Output the entries that follow character for character. Leave every image out.

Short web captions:
○ ○ ○ ○ ○ ○ ○
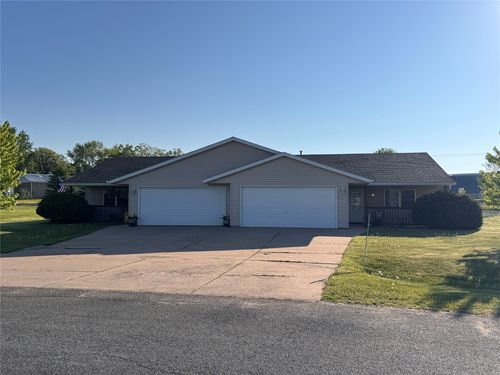1-2-3927-3929 139th Street, Chippewa Falls, WI, 54729 | Card Image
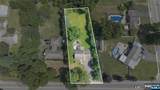 126 Jacksonville Road - Photo 33
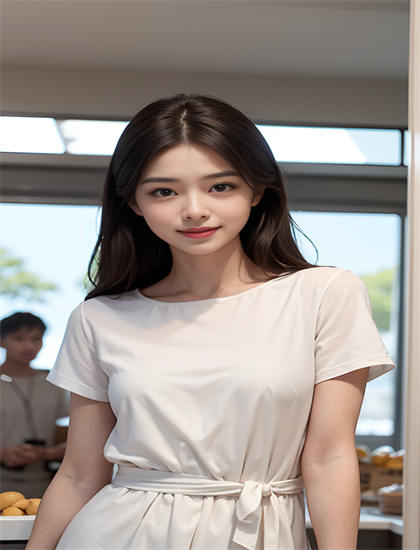 追剧全攻略：《锦墨风华》的审美特点与艺术成就——时代特征的精准把握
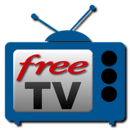 FreeboxTV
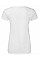 White Ladies' Iconic 150 V-Neck T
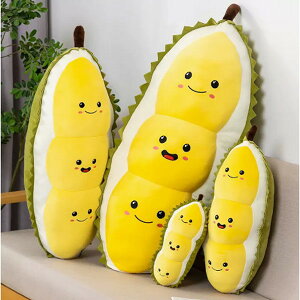 �ʂ�����ݕ����������܂�������O�b�Y�v���[���g�M�t�g�����Q�����킢���C���e���A�q���������Ⴈ������PP�Ȓa�������G�肢���􂦂�ޏ��ɏ_�炩���蕨laze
○ ○ ○ ○ ○ ○ ○
Answer for the task »
1-2-3927-3929 139th Street, Chippewa Falls, WI, 54729 | Card Image
 126 Jacksonville Road - Photo 33
 追剧全攻略：《锦墨风华》的审美特点与艺术成就——时代特征的精准把握
 FreeboxTV
 White Ladies' Iconic 150 V-Neck T
 �ʂ�����ݕ����������܂�������O�b�Y�v���[���g�M�t�g�����Q�����킢���C���e���A�q���������Ⴈ������PP�Ȓa�������G�肢���􂦂�ޏ��ɏ_�炩���蕨laze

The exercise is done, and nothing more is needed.